EXERCISES TO COMPLETE —
1. In the match account, which Juventus player received the first yellow card, and for fouling whom?
2. For each statement, say whether it agrees with the match account: (a) Barcelona was ahead at half time. (b) Neymar scored the first goal. (c) Rakitić's goal was the fastest ever scored in a Champions League Final.

───── TEXT SEGMENT

In the second minute, Barcelona's Javier Mascherano conceded a corner kick, which Juventus aimed at Evra but Barcelona cleared it. However two minutes later, Jordi Alba made a run on Barcelona's left, passing to Neymar and then Andrés Iniesta who set up Ivan Rakitić to score the first goal from close range. Rakitić's goal was Barcelona's fastest goal in a Champions League Final, and the fourth fastest in Champions League Final overall. In the 11th minute, Arturo Vidal of Juventus received the first yellow card for fouling Sergio Busquets. At half time, Barcelona led 1–0.

──────────
───── DATA ENTRIES

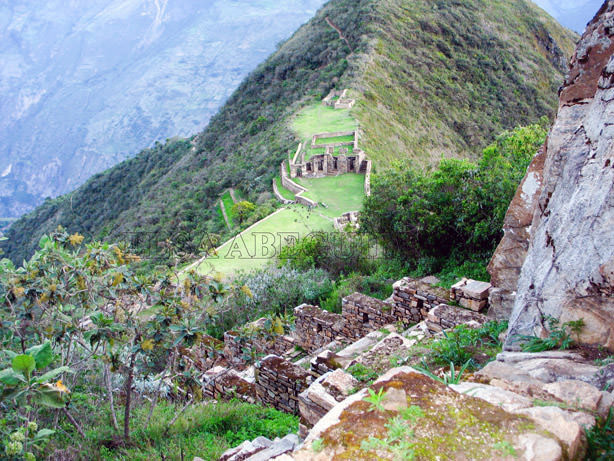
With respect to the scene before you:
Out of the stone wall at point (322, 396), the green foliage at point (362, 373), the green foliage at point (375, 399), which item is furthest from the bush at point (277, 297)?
the green foliage at point (375, 399)

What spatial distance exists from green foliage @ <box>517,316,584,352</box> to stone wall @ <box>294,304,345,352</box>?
14.4ft

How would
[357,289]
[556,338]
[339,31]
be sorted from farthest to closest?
[339,31] < [357,289] < [556,338]

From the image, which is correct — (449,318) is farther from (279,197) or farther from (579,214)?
(279,197)

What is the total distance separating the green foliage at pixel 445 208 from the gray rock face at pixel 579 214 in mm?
4086

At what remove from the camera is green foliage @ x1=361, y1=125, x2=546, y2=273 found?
9000 mm

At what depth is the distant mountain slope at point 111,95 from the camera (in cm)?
12812


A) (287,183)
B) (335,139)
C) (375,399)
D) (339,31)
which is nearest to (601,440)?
(375,399)

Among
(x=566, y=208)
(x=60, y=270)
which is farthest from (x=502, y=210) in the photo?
(x=60, y=270)

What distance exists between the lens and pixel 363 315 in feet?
24.6

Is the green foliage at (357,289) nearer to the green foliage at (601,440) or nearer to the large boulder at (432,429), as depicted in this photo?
the large boulder at (432,429)

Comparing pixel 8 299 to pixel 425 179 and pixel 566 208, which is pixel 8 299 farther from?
pixel 425 179

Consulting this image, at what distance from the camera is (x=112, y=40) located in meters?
199

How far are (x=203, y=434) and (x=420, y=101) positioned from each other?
37.5m

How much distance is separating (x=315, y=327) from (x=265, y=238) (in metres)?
10.2
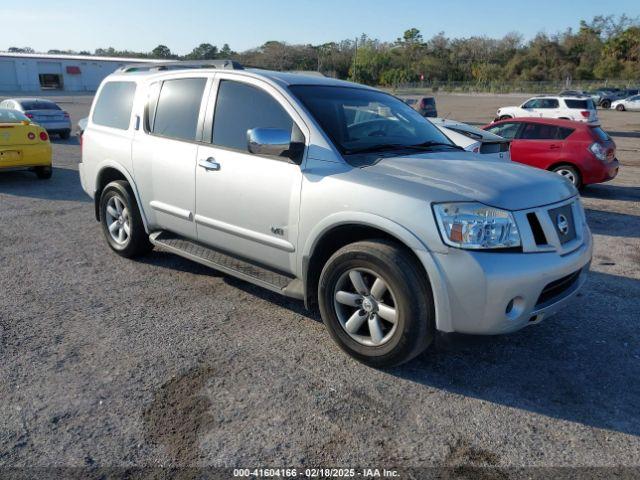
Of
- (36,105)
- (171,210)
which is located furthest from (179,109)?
(36,105)

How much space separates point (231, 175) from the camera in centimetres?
428

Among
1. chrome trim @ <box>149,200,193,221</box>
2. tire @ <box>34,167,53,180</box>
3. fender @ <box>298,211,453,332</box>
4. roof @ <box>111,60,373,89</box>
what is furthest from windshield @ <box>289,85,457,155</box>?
tire @ <box>34,167,53,180</box>

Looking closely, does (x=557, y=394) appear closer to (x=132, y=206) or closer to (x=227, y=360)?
(x=227, y=360)

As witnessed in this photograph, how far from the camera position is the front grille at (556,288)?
3.38 metres

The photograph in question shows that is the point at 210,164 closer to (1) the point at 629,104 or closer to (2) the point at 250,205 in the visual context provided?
(2) the point at 250,205

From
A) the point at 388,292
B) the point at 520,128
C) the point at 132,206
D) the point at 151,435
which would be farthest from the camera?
the point at 520,128

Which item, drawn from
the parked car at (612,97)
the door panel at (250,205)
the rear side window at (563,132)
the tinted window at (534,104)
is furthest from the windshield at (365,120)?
the parked car at (612,97)

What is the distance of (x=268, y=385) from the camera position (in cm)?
345

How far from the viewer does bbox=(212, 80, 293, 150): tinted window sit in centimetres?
420

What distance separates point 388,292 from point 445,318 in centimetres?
43

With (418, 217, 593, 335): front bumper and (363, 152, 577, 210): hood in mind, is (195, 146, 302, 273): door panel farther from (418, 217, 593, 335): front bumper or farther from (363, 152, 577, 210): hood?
(418, 217, 593, 335): front bumper

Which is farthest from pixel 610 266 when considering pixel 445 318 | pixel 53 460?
pixel 53 460

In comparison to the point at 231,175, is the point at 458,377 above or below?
below

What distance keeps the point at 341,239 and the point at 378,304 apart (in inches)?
23.4
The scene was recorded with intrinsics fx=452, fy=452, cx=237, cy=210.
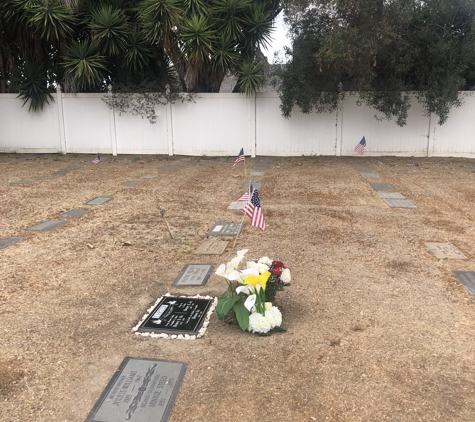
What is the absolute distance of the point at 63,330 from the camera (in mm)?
3598

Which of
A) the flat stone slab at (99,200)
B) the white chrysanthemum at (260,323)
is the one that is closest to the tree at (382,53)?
the flat stone slab at (99,200)

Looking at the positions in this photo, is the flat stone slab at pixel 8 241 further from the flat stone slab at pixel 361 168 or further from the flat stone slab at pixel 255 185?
the flat stone slab at pixel 361 168

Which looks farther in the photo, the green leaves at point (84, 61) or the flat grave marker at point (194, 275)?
the green leaves at point (84, 61)

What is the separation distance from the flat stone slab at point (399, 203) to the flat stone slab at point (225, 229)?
9.42 feet

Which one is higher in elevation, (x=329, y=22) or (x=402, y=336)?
(x=329, y=22)

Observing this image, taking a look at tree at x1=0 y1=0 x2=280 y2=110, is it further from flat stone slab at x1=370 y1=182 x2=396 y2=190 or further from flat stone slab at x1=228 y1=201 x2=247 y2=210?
flat stone slab at x1=228 y1=201 x2=247 y2=210

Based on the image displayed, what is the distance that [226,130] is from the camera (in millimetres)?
13695

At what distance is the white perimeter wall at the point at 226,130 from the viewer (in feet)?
42.9

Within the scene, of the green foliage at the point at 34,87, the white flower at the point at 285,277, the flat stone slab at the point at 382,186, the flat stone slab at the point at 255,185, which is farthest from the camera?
the green foliage at the point at 34,87

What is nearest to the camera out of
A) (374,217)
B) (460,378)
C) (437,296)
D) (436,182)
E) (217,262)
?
(460,378)

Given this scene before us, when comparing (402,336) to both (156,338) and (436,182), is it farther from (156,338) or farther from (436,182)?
(436,182)

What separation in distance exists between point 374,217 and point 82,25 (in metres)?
10.9

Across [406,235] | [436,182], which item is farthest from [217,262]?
[436,182]

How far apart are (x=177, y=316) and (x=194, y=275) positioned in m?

──────────

ANSWERS GIVEN —
1. Arturo Vidal received it for fouling Sergio Busquets.

2.
(a) Yes: "At half time, Barcelona led 1–0."
(b) No: "set up Ivan Rakitić to score the first goal from close range"
(c) No: "the fourth fastest in Champions League Final overall"